> **Excerpt provided**
§
# Had my yellow belt test tonight.



## hongkongfooey (Jun 13, 2006)

Went to class tonight thinking we would be sparring. Kind of thought something was up when myself and another student were working outside with the one of the instructors, on the patio, and the rest of the class was lining up. We went through all of our material and then about an hour later rejoined the main class. 

A bit later, the class was lining up. We took our place in line and then told that we had just passed our test for yellow belt. We performed our belt exchange ceremony, and then the birth of pain!

Nothing like 4 solid front kicks to the gut. I loved it!

Look out orange belt! I'm coming for ya! But not for a while.


----------



## fnorfurfoot (Jun 13, 2006)

Congratulations.


----------



## HKphooey (Jun 13, 2006)

Way to go fellow Phooeyite!  

Keep up the great work.


----------



## Drac (Jun 13, 2006)

Congradulations..


----------



## MJS (Jun 13, 2006)

Congratulations on your new rank!  Keep training hard!!:ultracool 

Mike


----------



## celtic_crippler (Jun 13, 2006)

Outstanding! Congratulations!!!!


----------



## terryl965 (Jun 13, 2006)
§
> **Short task**
Please answer these questions from the yellow belt thread:
(a) Where was the first poster working with one of the instructors while the rest of the class lined up?
(b) How many front kicks to the gut came after the belt exchange ceremony?
(c) Which poster wrote "Way to go fellow Phooeyite!"?
§
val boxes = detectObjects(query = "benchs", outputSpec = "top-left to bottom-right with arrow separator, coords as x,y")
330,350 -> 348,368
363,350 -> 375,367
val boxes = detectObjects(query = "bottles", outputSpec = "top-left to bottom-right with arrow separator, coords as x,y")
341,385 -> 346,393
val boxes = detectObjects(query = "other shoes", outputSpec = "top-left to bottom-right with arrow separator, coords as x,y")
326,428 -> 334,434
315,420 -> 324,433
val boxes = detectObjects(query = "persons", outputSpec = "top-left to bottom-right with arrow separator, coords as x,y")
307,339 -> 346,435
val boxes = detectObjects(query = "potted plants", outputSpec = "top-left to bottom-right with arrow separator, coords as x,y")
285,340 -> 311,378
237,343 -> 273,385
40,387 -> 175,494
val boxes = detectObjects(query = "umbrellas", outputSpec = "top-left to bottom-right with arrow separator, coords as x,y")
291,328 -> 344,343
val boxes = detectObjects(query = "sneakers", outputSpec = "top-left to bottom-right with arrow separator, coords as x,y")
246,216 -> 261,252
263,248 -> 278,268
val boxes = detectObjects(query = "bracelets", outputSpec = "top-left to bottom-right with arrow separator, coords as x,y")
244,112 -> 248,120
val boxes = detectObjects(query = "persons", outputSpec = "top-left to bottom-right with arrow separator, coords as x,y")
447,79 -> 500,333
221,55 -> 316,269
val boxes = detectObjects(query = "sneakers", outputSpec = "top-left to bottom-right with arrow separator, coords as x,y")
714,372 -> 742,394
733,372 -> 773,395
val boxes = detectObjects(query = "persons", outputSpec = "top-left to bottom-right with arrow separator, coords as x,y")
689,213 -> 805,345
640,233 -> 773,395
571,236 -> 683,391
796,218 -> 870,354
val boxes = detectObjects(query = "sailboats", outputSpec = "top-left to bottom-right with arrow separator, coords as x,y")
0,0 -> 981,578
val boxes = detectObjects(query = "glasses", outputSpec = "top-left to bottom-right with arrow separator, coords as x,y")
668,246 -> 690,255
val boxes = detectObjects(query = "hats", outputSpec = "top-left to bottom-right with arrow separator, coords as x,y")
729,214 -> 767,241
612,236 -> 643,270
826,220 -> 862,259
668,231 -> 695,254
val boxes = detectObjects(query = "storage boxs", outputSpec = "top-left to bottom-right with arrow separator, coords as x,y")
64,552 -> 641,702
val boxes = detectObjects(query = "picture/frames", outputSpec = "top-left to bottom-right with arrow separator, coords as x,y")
§
> **In response**
(a) Outside on the patio
(b) Four
(c) HKphooey